Soleil Royal - Blog

Zeszyt nr 139

Zeszyt nr 139 – szoty, gejtawy, kotwice.

Etap przedostatni. Coraz gęściej w olinowaniu, coraz trudniej mocować nici do instalacji pokładowych. Aktualna sesja zakłada wykonanie szotów i gejtaw na żaglach bukszprytu oraz szotów na fok i grotmaszcie. Instrukcja proponuje (taka też jest kolejność numeracji na planach) wykonanie w pierwszej kolejności szotów później gejtaw. Wygodniej i skuteczniej jest olinować żagle obydwoma systemami równocześnie, dlatego, że łatwiej i na bieżąco można modelować przyszły kształt żagli. Siły oddziaływania szotów i gejtaw są przeciwstawne trzeba, więc rozsądnie dobierać długości zastosowanych lin, aby kształtować naciągami swoją wizję wypukłości czy refowania żagli. Powinno się też przewidzieć oddziaływanie na żagle lin, które będą montowane w trakcie sesji ostatniej. Dlatego zmieniłem nieco założenia instrukcji i wykonałem teraz również gejtawy na żaglach dużych masztów. Na razie pominąłem szoty żagli dolnych zostawiając ich montaż na koniec, ponieważ mogą utrudniać mocowania na pokładzie gordingów i bulin.
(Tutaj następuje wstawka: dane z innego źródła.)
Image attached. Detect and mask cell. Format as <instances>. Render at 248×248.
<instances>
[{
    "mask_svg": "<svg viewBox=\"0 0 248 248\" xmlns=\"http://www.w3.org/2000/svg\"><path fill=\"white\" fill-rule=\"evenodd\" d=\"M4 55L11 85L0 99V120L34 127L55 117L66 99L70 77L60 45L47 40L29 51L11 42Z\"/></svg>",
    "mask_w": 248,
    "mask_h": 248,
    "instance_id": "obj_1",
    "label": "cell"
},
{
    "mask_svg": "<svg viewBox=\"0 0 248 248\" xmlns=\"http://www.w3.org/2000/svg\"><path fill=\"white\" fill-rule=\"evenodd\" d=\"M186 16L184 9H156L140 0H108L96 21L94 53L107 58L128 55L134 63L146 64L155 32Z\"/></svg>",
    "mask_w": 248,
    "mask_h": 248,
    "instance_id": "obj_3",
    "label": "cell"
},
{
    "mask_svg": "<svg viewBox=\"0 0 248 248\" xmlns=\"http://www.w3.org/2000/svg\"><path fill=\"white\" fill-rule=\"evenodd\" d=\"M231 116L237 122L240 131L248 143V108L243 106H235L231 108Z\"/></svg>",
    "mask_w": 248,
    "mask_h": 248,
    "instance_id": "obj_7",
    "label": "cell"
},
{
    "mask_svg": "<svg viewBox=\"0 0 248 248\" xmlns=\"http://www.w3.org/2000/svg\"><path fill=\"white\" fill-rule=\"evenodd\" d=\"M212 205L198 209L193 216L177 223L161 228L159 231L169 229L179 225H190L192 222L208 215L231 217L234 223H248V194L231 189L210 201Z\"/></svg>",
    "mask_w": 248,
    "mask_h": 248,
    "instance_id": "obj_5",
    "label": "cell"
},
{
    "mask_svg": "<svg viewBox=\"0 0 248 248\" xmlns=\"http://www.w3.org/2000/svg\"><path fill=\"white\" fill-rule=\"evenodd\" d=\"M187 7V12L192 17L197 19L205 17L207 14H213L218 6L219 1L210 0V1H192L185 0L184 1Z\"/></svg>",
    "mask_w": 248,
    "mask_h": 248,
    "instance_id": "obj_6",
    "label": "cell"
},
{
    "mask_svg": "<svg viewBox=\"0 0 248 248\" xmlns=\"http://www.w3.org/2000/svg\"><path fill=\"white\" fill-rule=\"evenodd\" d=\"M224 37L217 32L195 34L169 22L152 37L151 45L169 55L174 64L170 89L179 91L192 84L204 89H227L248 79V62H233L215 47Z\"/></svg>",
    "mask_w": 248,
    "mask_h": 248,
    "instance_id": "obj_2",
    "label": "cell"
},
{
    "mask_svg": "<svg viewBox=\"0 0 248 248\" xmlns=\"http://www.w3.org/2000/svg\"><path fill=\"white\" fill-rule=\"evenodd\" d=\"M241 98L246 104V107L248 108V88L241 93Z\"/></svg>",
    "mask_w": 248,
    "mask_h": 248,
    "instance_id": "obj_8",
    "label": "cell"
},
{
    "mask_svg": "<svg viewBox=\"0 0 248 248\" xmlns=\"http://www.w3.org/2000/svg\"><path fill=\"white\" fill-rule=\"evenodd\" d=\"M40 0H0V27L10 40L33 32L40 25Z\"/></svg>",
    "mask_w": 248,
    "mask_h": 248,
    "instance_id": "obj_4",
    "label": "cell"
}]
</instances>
Plany są uproszczone.  Przykładowo na rejach są zawiązane bloczki „D”, które nie mają na planach ujętego wykorzystania dwóch otworów. Przez wolny otwór bloczka przeprowadziłem nici gejtaw i tak zbliżone do masztu dopiero sprowadzałem je w stronę pokładu.
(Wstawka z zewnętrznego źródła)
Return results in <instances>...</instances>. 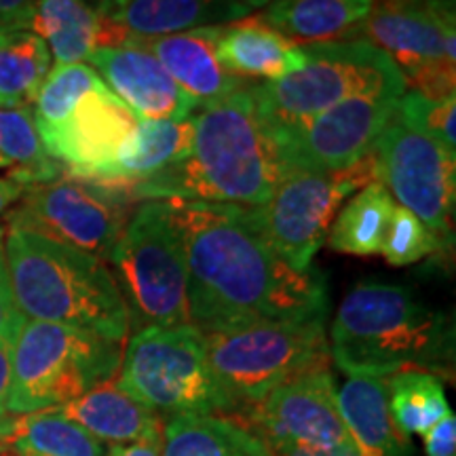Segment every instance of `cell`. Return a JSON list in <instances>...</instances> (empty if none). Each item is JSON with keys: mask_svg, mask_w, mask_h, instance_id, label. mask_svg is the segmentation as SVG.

W uproszczony sposób na rycinie montażu kotwic pokazany jest też system ich podnoszenia. Aby stał się bardziej realistyczny zastosowałem dodatkowy podwójny blok współpracujący talią z żurawikiem. Linka kotwiczna 1,5 mm proponowana w ramach kolekcji nie jest zdecydowanie wizytówką producenta części do modelu. Aby się dało ją zastosować po rozwinięciu z motka zmoczyłem w ciepłej wodzie i wysuszyłem naprężoną. Linka jest bardzo luźno skręcona i aby sprawiać wrażenie atrapy liny kotwicznej mocno ją nawoskowałem (pocieram nić świecą z wosku pszczelego) i skręciłem wiertarką. Wosk powoduje zlepienie skrętek, przez co można uniknąć ponownego rozkręcenia. Przy okazji usuwa się efekt zmechacenia nici.